In the Giza diary entry below, can you copy out the stretch that begins with "Febuary 06 2008" and ends with "dimensional jigsaw puzzle.", swapping every "plateau" for "tableland"?

***** EXCERPT

Febuary 06 2008
Base: Windsor Hotel, Cairo
Site: Giza Pleateu, Giza.
The Pyramids. Everyone has to do them, and I’m no exception. Khufu’s pyramid is very big. Khufu’s pyramid is very old. Khufu’s pyramid was/is NOT:
The Giza plateau is, however, about more than Khufu’s pyramid, undeniably awe inspiring though it, and the others, are. There are a vast number of other things of interest on the plateau, and it was to be the valley temple of Khafra that was the main focus of my attentions.
Somewhat overlooked by most visitors to the site, the Temple of Khafa is hidden in plain sight. In front and to one side of the Great Sphinx, the massive, austere all-granite structure is entirely undecorated, but the huge blocks are beautifully finished, and the whole structure interlocks rather like a giant three dimensional jigsaw puzzle.

**********
***** LISTED ENTRIES

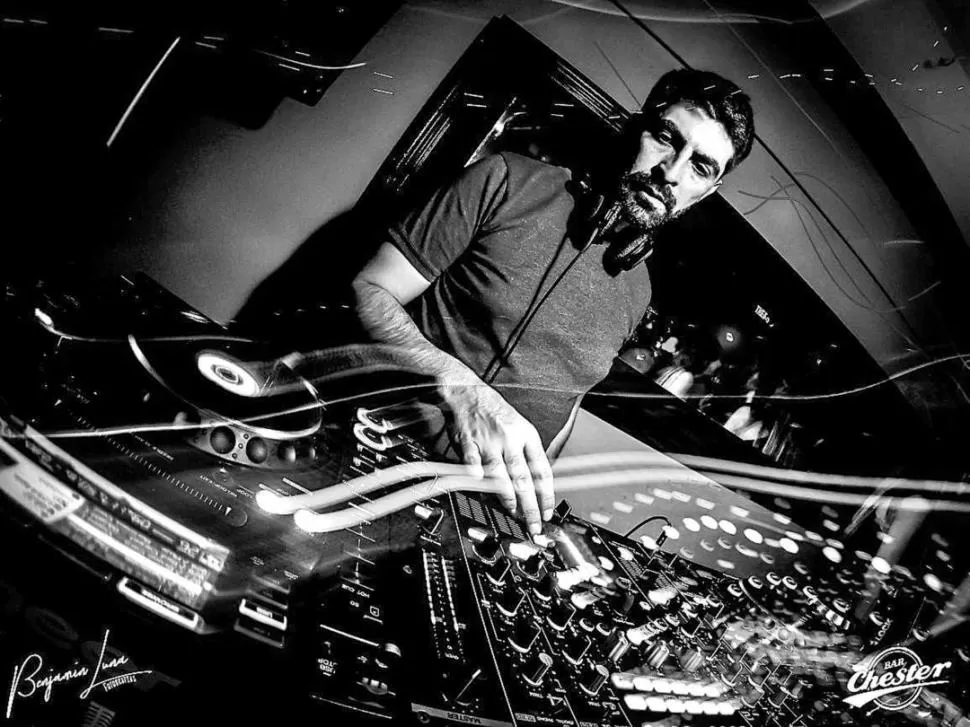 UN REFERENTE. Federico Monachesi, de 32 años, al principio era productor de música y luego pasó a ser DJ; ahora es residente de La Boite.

**********
***** LISTED ENTRIES

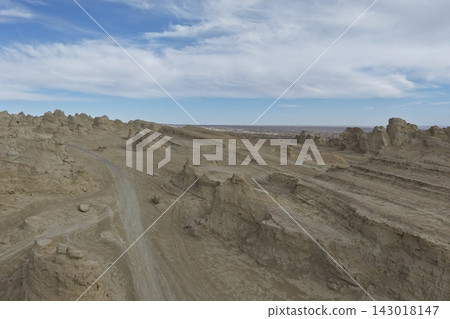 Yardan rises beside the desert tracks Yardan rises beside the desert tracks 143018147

**********

SOLUTION TO THIS PROBLEM:
Febuary 06 2008
Base: Windsor Hotel, Cairo
Site: Giza Pleateu, Giza.
The Pyramids. Everyone has to do them, and I’m no exception. Khufu’s pyramid is very big. Khufu’s pyramid is very old. Khufu’s pyramid was/is NOT:
The Giza tableland is, however, about more than Khufu’s pyramid, undeniably awe inspiring though it, and the others, are. There are a vast number of other things of interest on the tableland, and it was to be the valley temple of Khafra that was the main focus of my attentions.
Somewhat overlooked by most visitors to the site, the Temple of Khafa is hidden in plain sight. In front and to one side of the Great Sphinx, the massive, austere all-granite structure is entirely undecorated, but the huge blocks are beautifully finished, and the whole structure interlocks rather like a giant three dimensional jigsaw puzzle.